I do not know how much he paid for it, but the 1914 Elgin catalogue lists a 19-jewel B.W. Raymond for $39.00. That would have been a lot of money for my grandfather, who worked in a salt mine in East Texas.

My grandfather left the watch to my father, who left it to me. It winds, sets, and runs smoothly and keeps accurate time. The movement is quite handsome, as can be seen in the photo. Although the dial has a few hairlines and other flaws, it is nice and bright. The case has some dings and brassing, and the crystal is no longer clear. But I have kept the watch in original condition, since it is a family heirloom now 100 years old.


----------



## Shangas (Jan 27, 2008)

A very handsome watch, worthy of being a family heirloom. But get it serviced before you use it, otherwise you might damage it by accident.


----------



## Sisyphus (Jun 3, 2009)

Shangas said:


> A very handsome watch, worthy of being a family heirloom. But get it serviced before you use it, otherwise you might damage it by accident.


Thanks for the kind words. I carry the watch every now and then, and it gets serviced regularly. It is ticking away on my desk right now, keeping accurate time as usual.


----------



## Boxbrownie (Aug 11, 2005)

Worth more than its weight in gold, what a great story and a lovely watch.


----------



## Sisyphus (Jun 3, 2009)

An update.

I just came across an Elgin advertisement from July 1909 listing the price for this watch as $34. Turns out I didn't look hard enough on Wayne Schlitt's great Elgin web site.


----------



## Shangas (Jan 27, 2008)

$34 would've been a pretty pricey watch in 1909, considering that the cheapest watch you could get was $1 and even for some people, that was a big stretch.


----------



## Sisyphus (Jun 3, 2009)

Shangas said:


> $34 would've been a pretty pricey watch in 1909, considering that the cheapest watch you could get was $1 and even for some people, that was a big stretch.

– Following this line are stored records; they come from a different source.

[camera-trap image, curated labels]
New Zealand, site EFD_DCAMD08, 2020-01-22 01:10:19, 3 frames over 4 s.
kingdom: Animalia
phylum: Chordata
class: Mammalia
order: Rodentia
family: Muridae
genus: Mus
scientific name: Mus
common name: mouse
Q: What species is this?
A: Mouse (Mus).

Given that my grandfather was then 21 years old and working in a salt mine (literally), I assume he bought it on credit. He was a dependable fellow, well known in the community, and had a steady job with a major employer in the area. Also, he was supporting his mother and seven siblings, as he had been doing since age 12 when his father died.


----------



## Shangas (Jan 27, 2008)

So he just paid it off over the years, huh? That's cool. If I were you, I'd try and get the crystal cleaned.


----------



## mel (Dec 6, 2006)

A beautiful watch, well worthy of being a family heirloom. Absolutely lovely - and one many folks would love to own, even without any family history. I'm not sure about having the crystal cleaned or replaced, but I'd certainly feel it would be worth searching out a reputable old-time watchmaker who would not only check and clean it, but would probably love the opportunity to work on it ! :wub:


----------



## tixntox (Jul 17, 2009)

Oh Wow! I love the patterning and the two colour work. I am amazed that the watchmakers of the era took so much pride in that amount of work on something that would hardly ever be seen. Lovely watch. Enjoy it.


----------